UN council to meet with Kenya about violence cases

UNITED NATIONS (Reuters) – The U.N. Security Council will meet next week to discuss Kenya’s request to postpone International Criminal Court cases related to Kenyan post-election violence, China’s U.N. envoy said on Friday.

But Security Council diplomats said it was unlikely the 15-nation body would agree to a deferral of the ICC process.

In December, ICC chief prosecutor Luis Moreno-Ocampo named senior politicians and a former police chief among six people suspected of orchestrating violence that followed the disputed 2007 presidential election. All six were summoned on Tuesday to appear before the ICC on April 7 for an initial appearance.

Chinese Ambassador Li Baodong, president of the Security Council this month, said Kenya had asked for a meeting to discuss the ICC cases. The council has agreed to meet informally with the Kenyans, he said.

“The council … decided to have an interactive dialogue next Wednesday afternoon,” Li told reporters. “The Kenyan side and also a representative of the AU (African Union) will participate in the consultations.”

President Mwai Kibaki plans to ask the council to defer the trials for a year and then have the cases heard in Nairobi, a plan backed by the African Union but opposed by Prime Minister Raila Odinga, who wants ICC trials.

Diplomats on the council, however, said Kenya had little support for a move to halt the ICC process.

“We’re happy to meet with the Kenyans and discuss it with them,” a Western diplomat said. “But I don’t know of a single council member who actively supports the idea of a deferral.”

The United States, Britain, France — all permanent veto-wielding council members — are among those that oppose deferring the proceedings, envoys said.

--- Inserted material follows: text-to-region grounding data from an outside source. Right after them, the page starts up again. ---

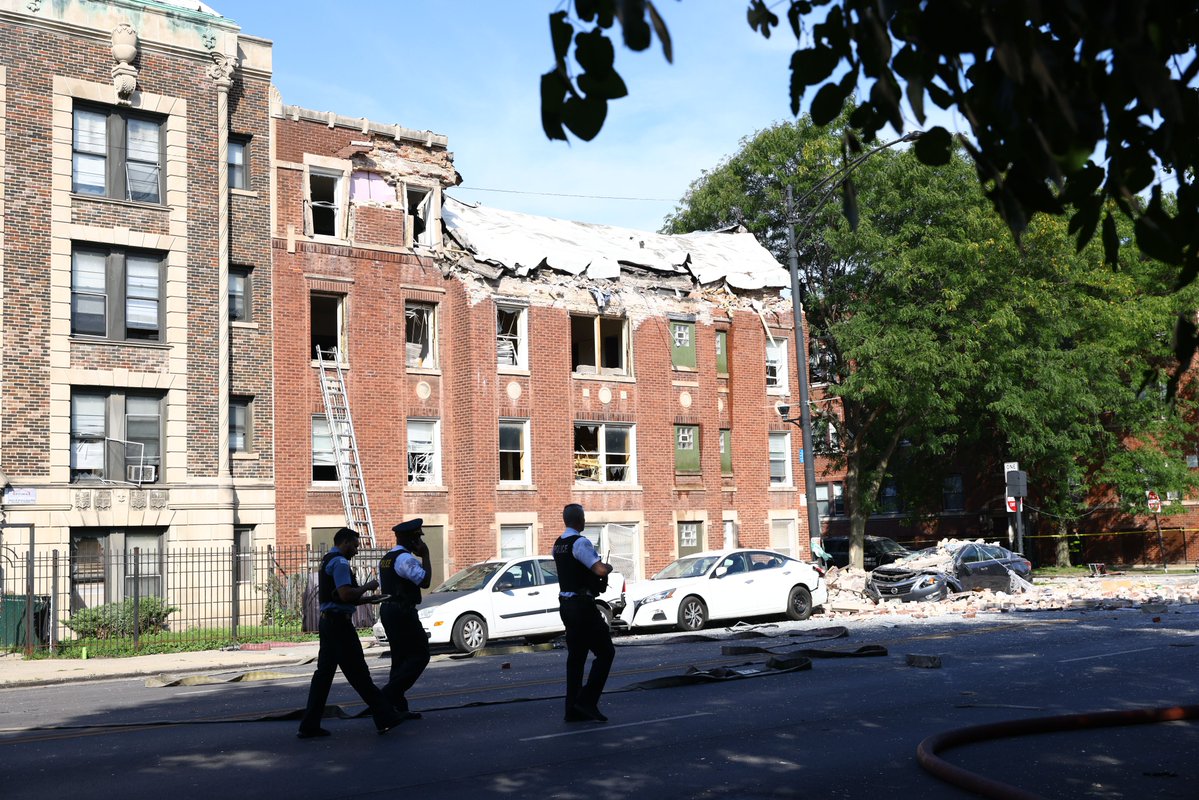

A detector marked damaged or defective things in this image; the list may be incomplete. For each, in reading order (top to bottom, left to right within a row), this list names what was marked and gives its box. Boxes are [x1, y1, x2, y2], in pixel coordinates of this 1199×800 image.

broken window [309, 165, 342, 235]
broken window [405, 184, 438, 247]
broken window [311, 292, 345, 357]
damaged brick apartment building [0, 0, 815, 587]
broken window [405, 303, 438, 369]
broken window [498, 304, 532, 371]
broken window [568, 314, 628, 376]
broken window [671, 321, 700, 371]
broken window [767, 338, 786, 391]
broken window [407, 417, 441, 484]
broken window [498, 419, 532, 482]
broken window [573, 422, 633, 484]
broken window [676, 424, 700, 474]
broken window [772, 434, 791, 484]
damaged black car [863, 542, 1031, 604]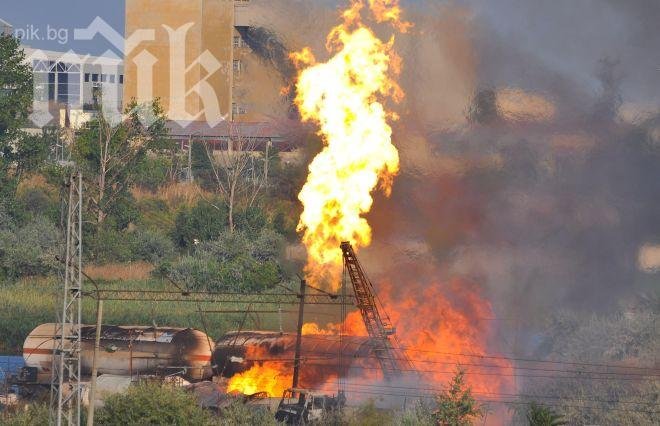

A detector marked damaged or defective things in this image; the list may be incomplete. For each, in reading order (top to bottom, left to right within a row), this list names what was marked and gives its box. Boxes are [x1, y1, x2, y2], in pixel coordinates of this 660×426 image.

rusty tank car [21, 322, 213, 384]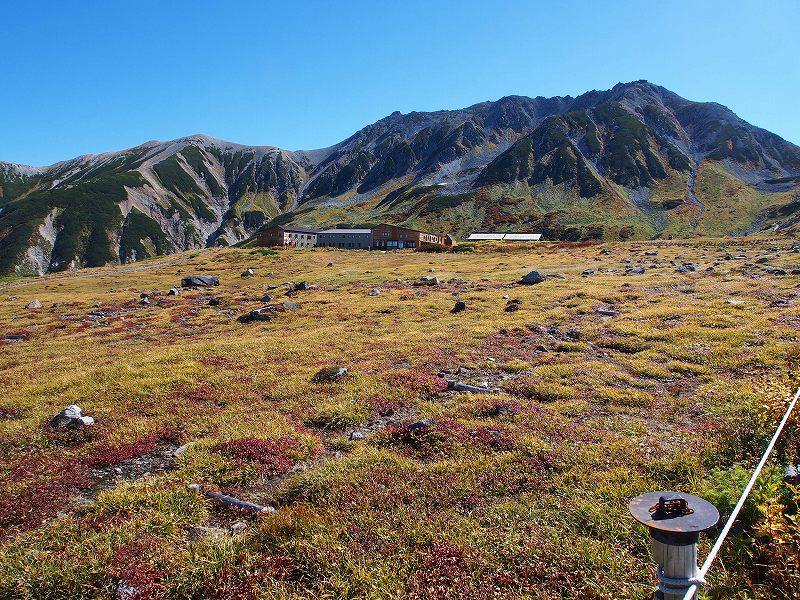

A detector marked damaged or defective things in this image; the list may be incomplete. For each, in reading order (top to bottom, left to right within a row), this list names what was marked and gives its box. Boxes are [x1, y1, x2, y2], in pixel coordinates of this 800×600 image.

rusty metal lamp post [632, 492, 720, 600]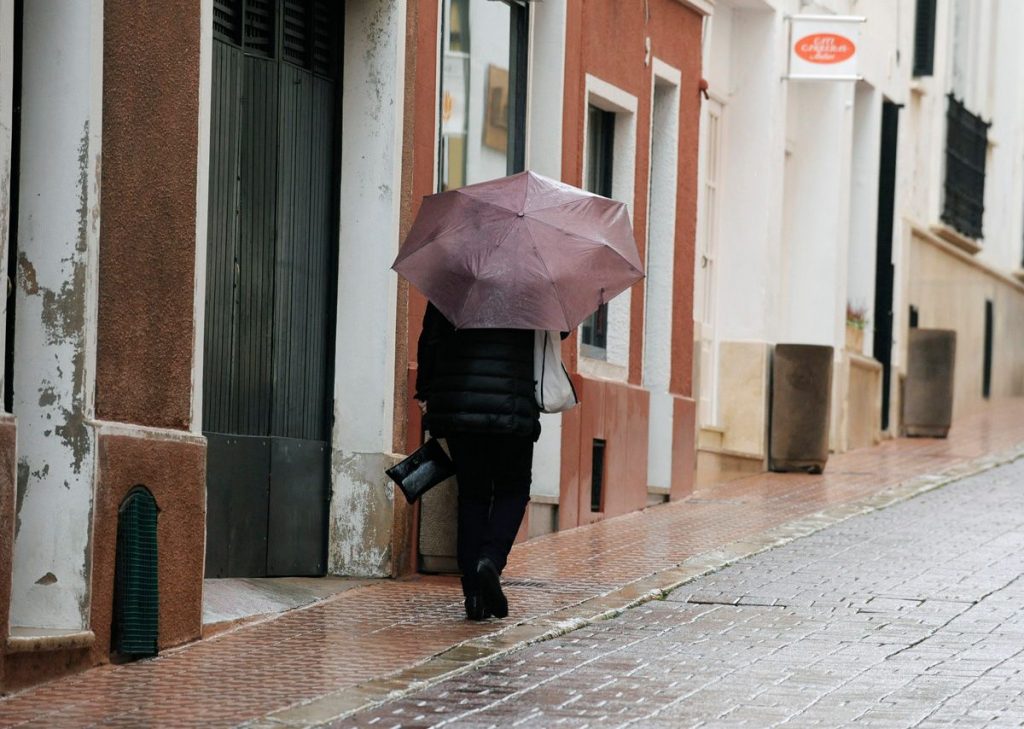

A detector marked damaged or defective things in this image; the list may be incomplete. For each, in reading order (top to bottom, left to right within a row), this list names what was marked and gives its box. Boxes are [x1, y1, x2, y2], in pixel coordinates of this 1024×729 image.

The Security Council cannot halt ICC proceedings though it has the power to suspend them for up to 12 months. It would be up to The Hague-based ICC, not the Security Council, to decide whether Kenya would be able to credibly prosecute those suspected of being behind the clashes.

More than 1,220 people died and 350,000 were displaced in the violence, severely denting Kenya’s reputation for stability in a turbulent region.

In the peace deal that Kibaki and Odinga signed to end the fighting, they agreed that perpetrators of the violence would face justice. A commission of inquiry was formed to investigate the violence and recommended those behind it should be tried in Kenya or The Hague.

Kenyan lawmakers blocked moves to set up a local tribunal to try the suspects. The matter was referred to the ICC, which gave Kenya time to set up a tribunal but took up the cases when the country failed to do so.

Prominent among the six suspects are Finance Minister and Deputy Prime Minister Uhuru Kenyatta, son of Kenya’s founding father Jomo Kenyatta, and William Ruto, the Higher Education Minister who has been suspended to fight a corruption case.

The six suspects say they will obey the court summons.